The same word appears in Psalm 27:3: "In this I will put my trust." Bezot. Two occurrences of the same word in completely different contexts, the entrance of the High Priest into the most sacred space in the world, and the declaration of a king who had lived through military sieges, exile, and the collapse of his household. The rabbis of Vayikra Rabbah read these as a single conversation across the biblical corpus.
David's Psalm Is Really About the Red Sea
Psalm 27 is a psalm of David. Rabbi Elazar, working through it line by line in Vayikra Rabbah 21, noticed that "my light" was a memory of the Exodus, the pillar of fire that lit the Israelites' path. "My salvation" was the moment Moses told a terrified nation standing at the edge of the sea to stand still and watch what God would do (Exodus 14:13). Each phrase in David's psalm, read through this lens, is not personal biography. It is a compressed history of Israel's survival, a king who had faced enemies and dungeons and betrayal drawing on a much older record of rescue.
"When evildoers approach me to consume my flesh" (Psalms 27:2): the nations who oppressed Israel. "Though a host should encamp against me, my heart shall not fear" (Psalms 27:3): the Egyptians behind them at the sea. And then the declaration, bezot, in this, I will trust. In the covenant. In the track record. In the pattern of rescue that runs from the Red Sea to whatever moment David is writing from.
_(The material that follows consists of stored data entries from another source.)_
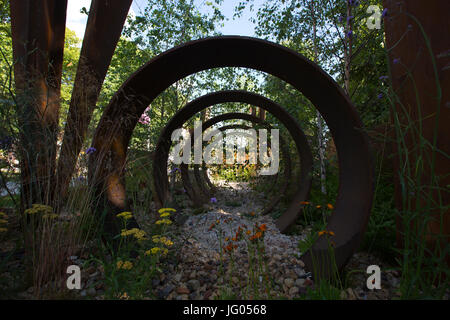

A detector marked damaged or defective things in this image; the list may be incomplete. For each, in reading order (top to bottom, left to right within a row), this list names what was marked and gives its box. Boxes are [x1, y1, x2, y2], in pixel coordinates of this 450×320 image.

rusty metal ring [89, 35, 374, 278]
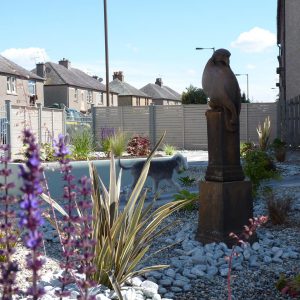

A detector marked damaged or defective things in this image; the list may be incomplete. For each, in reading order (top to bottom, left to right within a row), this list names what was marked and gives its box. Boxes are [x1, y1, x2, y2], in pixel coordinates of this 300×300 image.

rusty brown statue [202, 48, 241, 132]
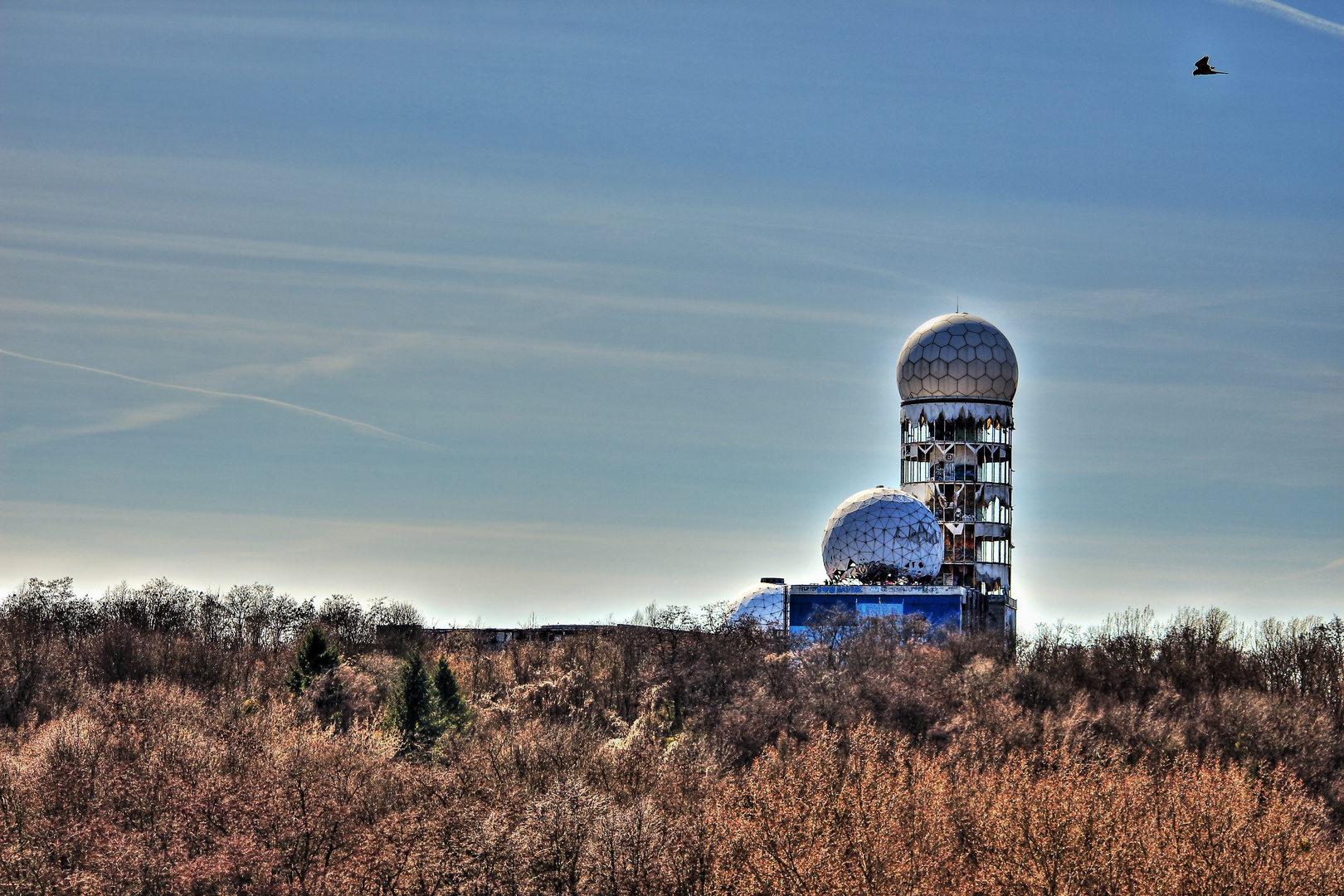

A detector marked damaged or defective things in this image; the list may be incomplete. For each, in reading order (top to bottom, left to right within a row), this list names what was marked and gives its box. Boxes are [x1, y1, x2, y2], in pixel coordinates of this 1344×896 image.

rusty autumn foliage [2, 577, 1341, 889]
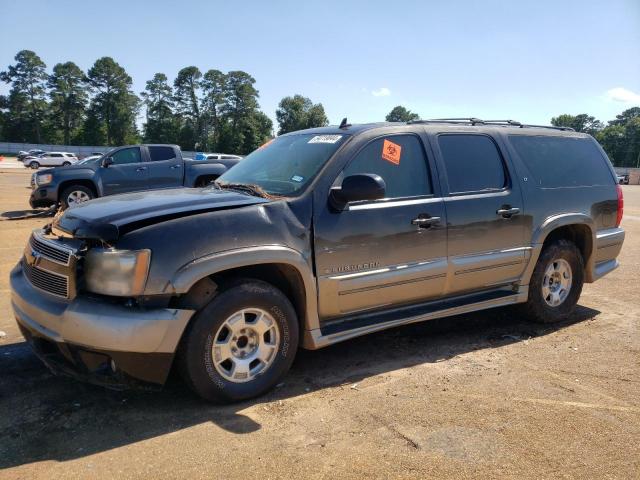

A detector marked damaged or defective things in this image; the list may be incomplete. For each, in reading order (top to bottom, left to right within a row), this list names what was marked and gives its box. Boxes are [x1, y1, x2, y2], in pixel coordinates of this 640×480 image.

crumpled front hood [51, 187, 268, 242]
damaged chevrolet suburban [11, 119, 624, 402]
bent bumper [10, 262, 195, 386]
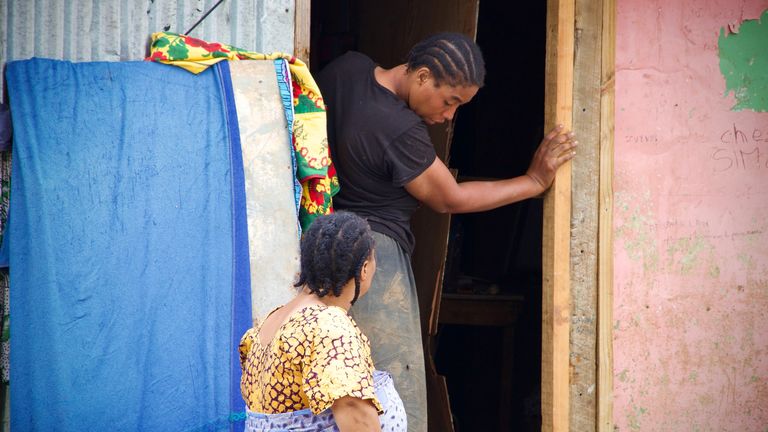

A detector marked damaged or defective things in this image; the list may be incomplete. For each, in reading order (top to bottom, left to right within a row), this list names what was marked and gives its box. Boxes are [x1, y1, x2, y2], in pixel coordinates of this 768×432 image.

peeling green paint [720, 10, 768, 112]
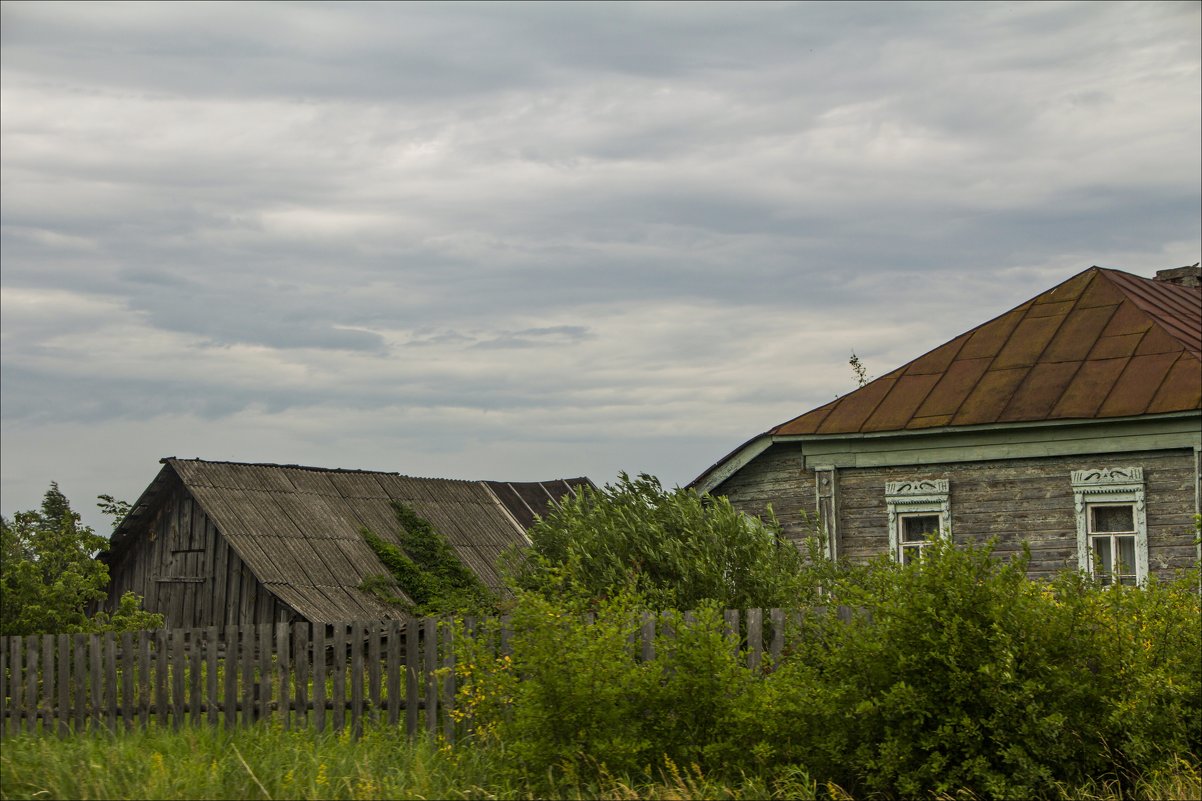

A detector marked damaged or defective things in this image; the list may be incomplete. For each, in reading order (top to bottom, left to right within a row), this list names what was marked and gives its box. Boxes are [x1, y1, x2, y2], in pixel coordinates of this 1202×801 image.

rusty metal roof [772, 266, 1192, 434]
rusty metal roof [112, 456, 592, 624]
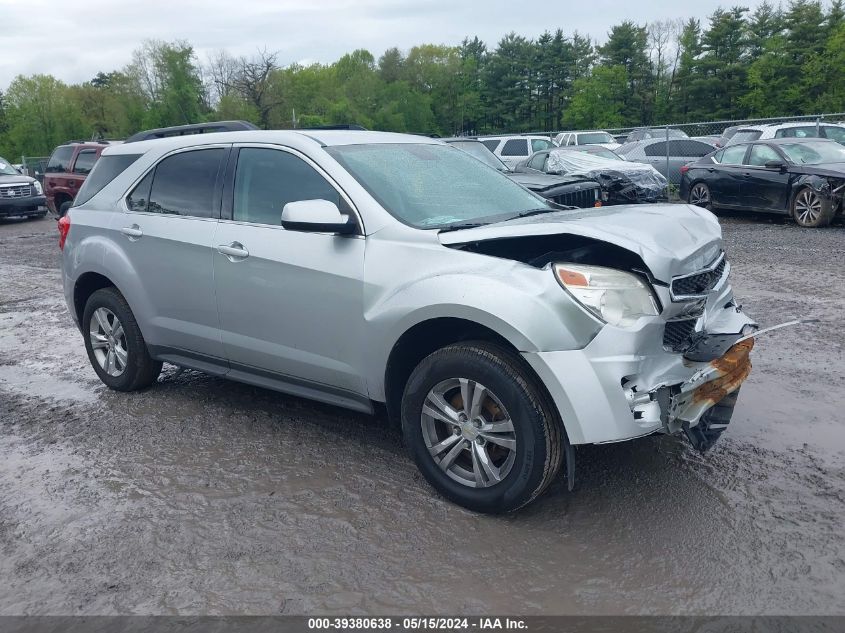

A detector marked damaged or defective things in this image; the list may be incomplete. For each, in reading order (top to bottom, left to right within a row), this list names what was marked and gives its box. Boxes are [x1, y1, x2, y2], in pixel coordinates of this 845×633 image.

The Crown Aaron Carried Into the Room
Ben Sira, composed around the early second century BCE in Hebrew and preserved in the Apocrypha, knew Aaron as a man given something more than a job. Chapter 45 describes the covenant attached to his priesthood: not just an office to serve in, but an eternal covenant to administer the Sanctuary, to be his and his descendants' great priesthood for all time. Ben Sira also describes the visual weight of what Aaron wore: a crown of pure gold, robe, turban, a headplate carved with a holy seal. Splendrous glory and praiseworthy strength, pleasant to see and entirely beauty.
Before Aaron, the text says, no one like him had existed. After him, no stranger would wear those garments. The position was singular. The weight was singular. The room he was walking into was the room no other person in Israel was permitted to enter.
What Bezot Means When You Are Standing at the Door
The Vayikra Rabbah reading of bezot does not reduce Aaron's courage to technique or David's trust to sentiment. It says that both men were drawing on the same thing. Not on their personal fearlessness, which neither of them had at their most terrifying moments, but on the record. The word bezot points backward and forward simultaneously. It says: in this covenant, in this history of rescue, in the documented pattern of what God does when His people stand at the edge of the impassable, I will go in.
The Day of Atonement looks like a day about guilt. The rabbis who wrote Vayikra Rabbah thought it was about something harder: the specific kind of courage that goes forward not because it knows it will survive but because it knows what it is entering on behalf of.